• WORK ITEM
Where the records appear below, transcribe them exactly, leaving none out.

• PROVIDED MATERIAL

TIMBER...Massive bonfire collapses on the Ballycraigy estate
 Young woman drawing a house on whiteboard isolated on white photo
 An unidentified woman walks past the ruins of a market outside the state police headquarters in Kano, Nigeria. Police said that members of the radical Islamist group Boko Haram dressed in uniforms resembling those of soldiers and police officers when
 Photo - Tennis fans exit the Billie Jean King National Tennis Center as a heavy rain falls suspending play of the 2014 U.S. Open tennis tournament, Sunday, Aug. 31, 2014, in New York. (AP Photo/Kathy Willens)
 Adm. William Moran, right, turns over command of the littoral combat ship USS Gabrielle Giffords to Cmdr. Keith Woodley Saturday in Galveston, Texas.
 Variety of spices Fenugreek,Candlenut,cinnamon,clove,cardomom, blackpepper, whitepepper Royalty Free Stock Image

• EXERCISE ANSWER
TIMBER...Massive bonfire collapses on the Ballycraigy estate
 Young woman drawing a house on whiteboard isolated on white photo
 An unidentified woman walks past the ruins of a market outside the state police headquarters in Kano, Nigeria. Police said that members of the radical Islamist group Boko Haram dressed in uniforms resembling those of soldiers and police officers when
 Photo - Tennis fans exit the Billie Jean King National Tennis Center as a heavy rain falls suspending play of the 2014 U.S. Open tennis tournament, Sunday, Aug. 31, 2014, in New York. (AP Photo/Kathy Willens)
 Adm. William Moran, right, turns over command of the littoral combat ship USS Gabrielle Giffords to Cmdr. Keith Woodley Saturday in Galveston, Texas.
 Variety of spices Fenugreek,Candlenut,cinnamon,clove,cardomom, blackpepper, whitepepper Royalty Free Stock Image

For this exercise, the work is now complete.